I know that I can deal with this manually by writing my own manual loop over files, opening and closing each one individually and explicitly clearing out memory between each one. That seems to fundamentally defeat the purpose of TChain, however.
I would like to avoid this memory explosion, while continuing to reap the benefits of TChain’s ability to process many files. In particular, I want to use the TChain::Process() function as an event-loop Framework for data analysis, filtering, and histogram filling and fitting. Can someone give me some guidance on how to do this most effectively?
Are the special Option_t strings I can specify to encourage ROOT to do the necessary memory management at the end of each processed file? Are there options or configuration functions I should call on TChain itself? Are there settings at the gSystem level I can use for this purpose?
TTree::Process does not leak memory (as far as we know) on its own.
However your data and/or objects stored in the TTree might.
You might need to do some clean-up at the beginning or end of your Process method. If you provide more information about your specific case, we might be able to spot the issue.
[quote=“pcanal”]TTree::Process does not leak memory (as far as we know) on its own. However your data and/or objects stored in the TTree might.

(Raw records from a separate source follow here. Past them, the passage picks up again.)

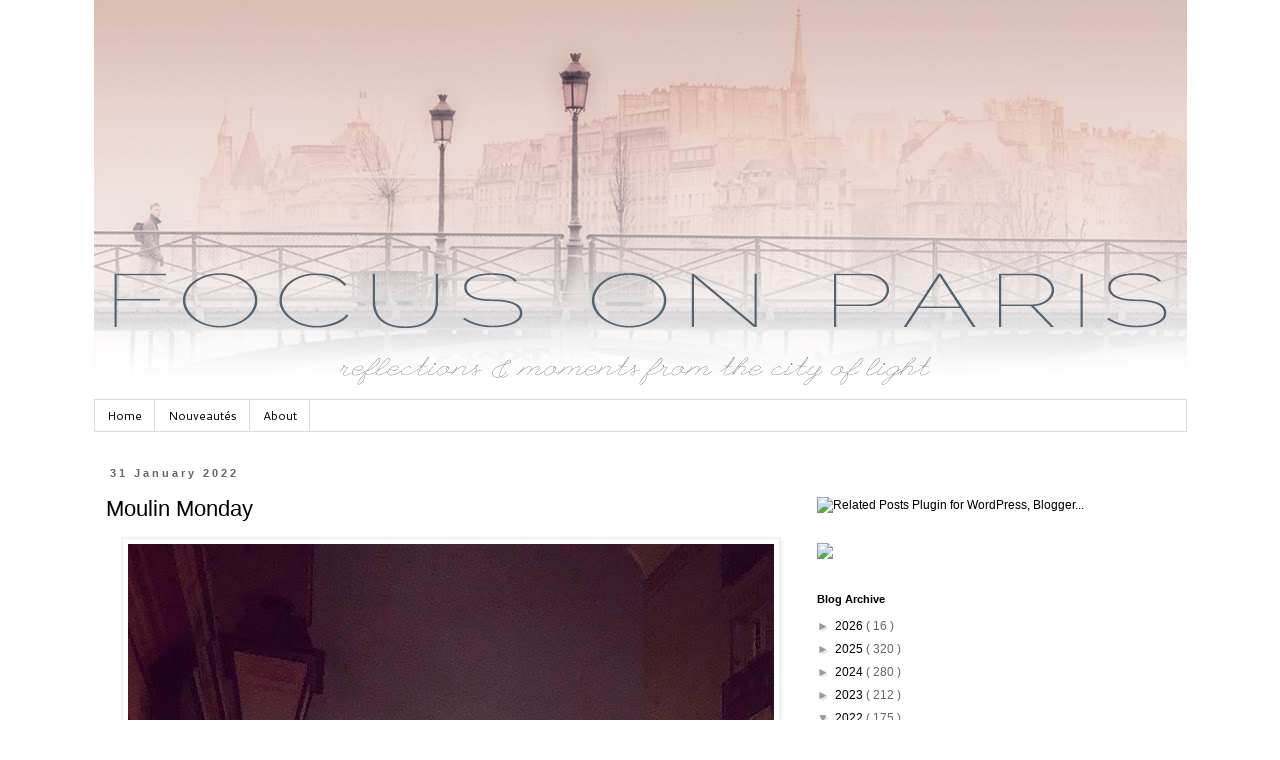

--- FILE ---
content_type: text/plain
request_url: https://www.google-analytics.com/j/collect?v=1&_v=j102&a=355622998&t=pageview&_s=1&dl=https%3A%2F%2Fwww.focusonparis.com%2F2022%2F01%2F&ul=en-us%40posix&dt=Focus%20On%20Paris%3A%20January%202022&sr=1280x720&vp=1280x720&_u=IEBAAEABAAAAACAAI~&jid=105743369&gjid=202783039&cid=537883839.1768840863&tid=UA-58753853-1&_gid=533837433.1768840863&_r=1&_slc=1&z=1813351620
body_size: -452
content:
2,cG-70Z340C53B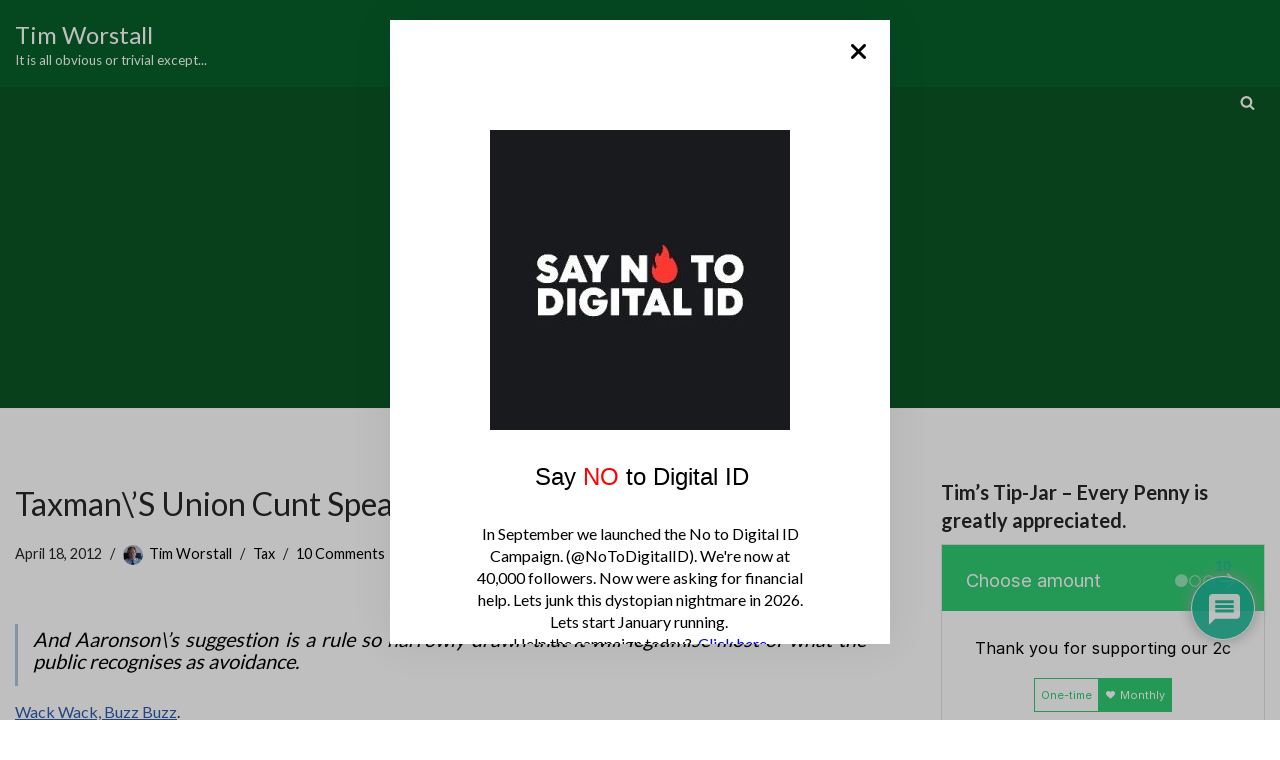

--- FILE ---
content_type: text/html; charset=utf-8
request_url: https://www.google.com/recaptcha/api2/aframe
body_size: 268
content:
<!DOCTYPE HTML><html><head><meta http-equiv="content-type" content="text/html; charset=UTF-8"></head><body><script nonce="ijMjvZ_ULyPaOF270C77ZQ">/** Anti-fraud and anti-abuse applications only. See google.com/recaptcha */ try{var clients={'sodar':'https://pagead2.googlesyndication.com/pagead/sodar?'};window.addEventListener("message",function(a){try{if(a.source===window.parent){var b=JSON.parse(a.data);var c=clients[b['id']];if(c){var d=document.createElement('img');d.src=c+b['params']+'&rc='+(localStorage.getItem("rc::a")?sessionStorage.getItem("rc::b"):"");window.document.body.appendChild(d);sessionStorage.setItem("rc::e",parseInt(sessionStorage.getItem("rc::e")||0)+1);localStorage.setItem("rc::h",'1768997384372');}}}catch(b){}});window.parent.postMessage("_grecaptcha_ready", "*");}catch(b){}</script></body></html>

You might need to do some clean-up at the beginning or end of your Process method. If you provide more information about your specific case, we might be able to spot the issue.
[/quote]
I’ll work on constructing a simple case. I don’t think the problem is with Process() per se. What we’ve observed is that if we set up a TChain with multiple files, then in any activity where we implicitly loop over the entire contents, the executable slowly but surely occupies more and more memory. If we reduce the number of files referenced in the chain, that growth is reduced proportionately.
In particular, we have found that one definite workaround is to skip the whole TChain system entirely. Instead, we can set up a manual loop over a list of filenames. For each one, we open a TFile, process the TTree in that file, and explicitly close and delete the TFile at the end of each iteration. If we do this, the executable’s memory allocation remains more or less constant.
I guess what I’m asking is whether there is a way to configure a TChain so that it will do that file closing/deleting automatically. Or if there is some other configuration we should be doing to the TChain so that it doesn’t (I guess) leave files open as it goes along.
[quote]I guess what I’m asking is whether there is a way to configure a TChain so that it will do that file closing/deleting automatically. Or if there is some other configuration we should be doing to the TChain so that it doesn’t (I guess) leave files open as it goes along.[/quote]What you are asking is indeed already the current behavior. The files are closed before going on to the next!. Something more complex is going on.
Oh! Thank you very much, Philippe. I will follow up within BaBar based on your reply, and see if we can’t isolate a simple example for further troubleshooting. It sounds like we ought not to be having problems.